Over the past 2 years, there have been inconsistent levels of rainfall across parts of Somalia. The Food Security and Nutrition Analysis Somalia (FSNAU) post-Deyr (short rains) 2014 Food Security and Nutrition Outlook (February – June 2015) indicated that “in the Northwest agro pastoral areas dependent on Gu/Karan rainfall for crop cultivation, received below-average Gu rains, which affected crop development.
However, this was partly compensated by average Karan rains received in August and September 2014 in Woqooyi Galbeed and Awdal Regions, which improved crop yield.” Similarly, the August 2015 Technical Release of FSNAU-FEWS NET on post-Gu (long rains) indicated that in the Northwest agro pastoral livelihood zone, poor rainfall contributed to low production prospects, with the 2015 Gu-Karan cereal harvest (OctoberNovember) estimated at only 37 percent of the 5-year average for 2010-2014. In the nearby Guban Pastoral livelihood zone, drought conditions have contributed to a severe water shortage and unusual livestock deaths.

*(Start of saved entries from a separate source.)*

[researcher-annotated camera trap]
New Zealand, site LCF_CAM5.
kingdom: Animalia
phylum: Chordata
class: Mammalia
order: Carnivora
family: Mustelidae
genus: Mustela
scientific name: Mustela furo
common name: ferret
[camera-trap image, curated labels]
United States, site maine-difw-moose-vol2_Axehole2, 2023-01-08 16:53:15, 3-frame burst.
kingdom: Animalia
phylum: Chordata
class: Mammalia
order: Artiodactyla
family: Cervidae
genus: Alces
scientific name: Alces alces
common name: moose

In September 2015, there were early indications of possible food insecurity in the Somaliland territory. The Somaliland government authorities in collaboration with the United Nations Food & Agriculture Organization (FAO) have carried out an assessment (from September – December 2015), and on 5 February 2016, an alert was issued indicating the worsening drought situation – this was also followed by an alert by the Puntland government authorities to the same effect.
A state of drought was also declared in several of Puntland’s regions on the 5th February 2016, due to severe drought affecting parts of Somalia. The Puntland Government stated the drought is a severe crisis that is affecting hundreds of thousands of people across Puntland. Livestock have perished and so many people now stand on the brink of starvation.
Several Regions in Puntland and Somaliland including Bari, Karkaar, Sanaag and Sool had been hit with extensive drought that was carried over from 2015 into 2016. The numbers of food insecure populations have increased markedly following successive bouts of drought because of the combined effects of El-Nino and La-Nina. There is severe water shortages and lack of pasture in all affected areas with the availability of water reportedly classified to be quasi-zero in most of the villages. Both Puntland and Somaliland Governments issued an appeal to agencies and donors stating that there is a need to act immediately and mobilize swiftly to support these vulnerable people who have been suffering for months.
Somalia is a country prone to recurrent droughts due to irregular rainfall pattern and effects of climate change. In both Puntland and Somaliland territories, the population mostly depend on agro pastoralism and livestock, which have been affected by the drought, reducing access to food and impacting on their nutritional/health status. The farming situation has since deteriorated due to the lack of water rains that helps in cultivation. Water sources of these communities are shallow wells which most of them are damaged and need rehabilitation. There are no nearby rivers and boreholes.
The latest FEWSNET outlook states that Famine (IPC Level 5) can be expected if the 2017 Gu (April-June) season sees minimal rain, if the purchasing power continues to decline, and if humanitarian assistance does not reach populations in need.1 The January 2017 GAM reports show that most areas at impacted as serious (10%-14%) to critical (above 15%) with some of the highest levels of SAM and MAM reported in W. Galbeed, Bari, Mudug and Sanaag. 2 Both these show a need to reassess the food security and nutrition as well as the health impacts of this operation in order to most effectively address the short-term food security and nutrition impacts but also the long-term health impacts, as possible within the capacities of the operation.